6:41 a.m. July 3, 2008

RENO, Nev. – The University of Nevada, Reno marching band and supporters are refusing to yield to budget cuts that threaten the band's existence.

More than 100 band members, alumni and supporters held a campus rally Wednesday before a meeting with UNR President Milton Glick, who said the band and the university's oral history program will not remain in their present form.

The group also protested the firing of the band program's assistant director.

A petition to reverse that plan was circulated, and some members said they would be willing to give up their band scholarships to save the program. Others urged corporate sponsors to step forward and save the band.

Glick, speaking to hundreds of faculty, students and staff, remarked that the band, known as the “Pride of the Sierra,” played the university's alma mater “quite movingly as I walked by.”

But emotions aside, he said the band and the school's oral history program will not remain in their present forms.

“So we will have to reconfigure and maintain (the band) in a different form at a lower cost. Is it important?” he said of the band. “Yes. Is it as important as getting into the English class you need? No.”

He added, “We decided to look at not having the Oral History Program in its present form. That doesn't mean we won't be doing oral history.”

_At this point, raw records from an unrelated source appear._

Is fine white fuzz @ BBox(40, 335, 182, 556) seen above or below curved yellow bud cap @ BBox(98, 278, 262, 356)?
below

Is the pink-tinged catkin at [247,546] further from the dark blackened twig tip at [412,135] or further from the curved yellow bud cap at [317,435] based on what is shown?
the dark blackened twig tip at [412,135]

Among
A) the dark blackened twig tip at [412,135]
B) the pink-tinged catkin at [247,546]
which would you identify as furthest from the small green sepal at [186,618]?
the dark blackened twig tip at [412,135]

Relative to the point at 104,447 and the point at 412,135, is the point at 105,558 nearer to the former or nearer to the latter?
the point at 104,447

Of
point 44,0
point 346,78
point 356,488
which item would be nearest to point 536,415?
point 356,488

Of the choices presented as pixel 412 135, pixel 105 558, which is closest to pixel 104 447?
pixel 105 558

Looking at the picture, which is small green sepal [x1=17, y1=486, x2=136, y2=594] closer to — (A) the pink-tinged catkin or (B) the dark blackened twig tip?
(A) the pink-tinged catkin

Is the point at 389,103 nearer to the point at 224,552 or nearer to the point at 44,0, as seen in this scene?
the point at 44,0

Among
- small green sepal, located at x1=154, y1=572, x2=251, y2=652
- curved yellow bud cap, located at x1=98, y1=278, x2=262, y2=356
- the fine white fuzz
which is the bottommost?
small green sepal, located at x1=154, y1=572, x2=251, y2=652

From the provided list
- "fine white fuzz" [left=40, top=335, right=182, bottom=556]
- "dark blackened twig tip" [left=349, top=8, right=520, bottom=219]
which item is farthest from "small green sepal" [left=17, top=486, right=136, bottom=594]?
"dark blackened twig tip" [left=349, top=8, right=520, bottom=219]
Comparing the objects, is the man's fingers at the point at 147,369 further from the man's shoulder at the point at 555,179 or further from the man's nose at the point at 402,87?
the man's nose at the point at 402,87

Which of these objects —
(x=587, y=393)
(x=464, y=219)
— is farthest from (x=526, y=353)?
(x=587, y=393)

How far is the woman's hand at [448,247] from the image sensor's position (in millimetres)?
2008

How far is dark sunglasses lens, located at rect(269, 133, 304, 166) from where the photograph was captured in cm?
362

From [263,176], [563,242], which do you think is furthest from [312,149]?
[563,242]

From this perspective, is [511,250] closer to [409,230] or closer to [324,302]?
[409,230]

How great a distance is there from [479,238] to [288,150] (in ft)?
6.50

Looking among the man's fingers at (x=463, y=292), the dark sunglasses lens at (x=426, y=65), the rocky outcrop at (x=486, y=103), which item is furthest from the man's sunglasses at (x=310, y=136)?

The university last week sent notices of termination effective July 1, 2009, to 32 administrative faculty and four academic faculty, only one who is teaching.

Glick said offers of buyouts were sent Wednesday to faculty and staff based on their ages and years of service.

The university weathered a 4.5 percent governor-mandated cut that took $8.4 million from the 2007-08 budget, but Glick said additional state reductions “will change this university” and result in cutting programs.

In 2008-09, UNR faced a state funding shortfall of $16.5 million, but by deferring one-time expenditures and other measures, has been able to reduce that to $10 million in cuts still to be made.

But Glick said he's fearful of the impact Gov. Jim Gibbons' proposed statewide 14.12 percent cuts will have on higher education in 2009-10. That would mean $31.2 million less for UNR, but the 36 faculty members who will lose their jobs next year will result in a savings of $3.7 million.

Add that to another $6 million the university recovered when faculty agreed to defer merit raises and from revenue when students supported an additional $5 per credit fee surcharge, and the $31.2 million shortfall for 2009-10 has dropped to $21 million, Glick said.

Over the next six weeks, Glick said administrators and faculty will be looking at academic programs that could be reduced or eliminated in 2009-10.

“We will not be making decisions, but we will be looking at whether we can find alternative funding for some programs, downsize them or are they ones we should phase out,” said Glick.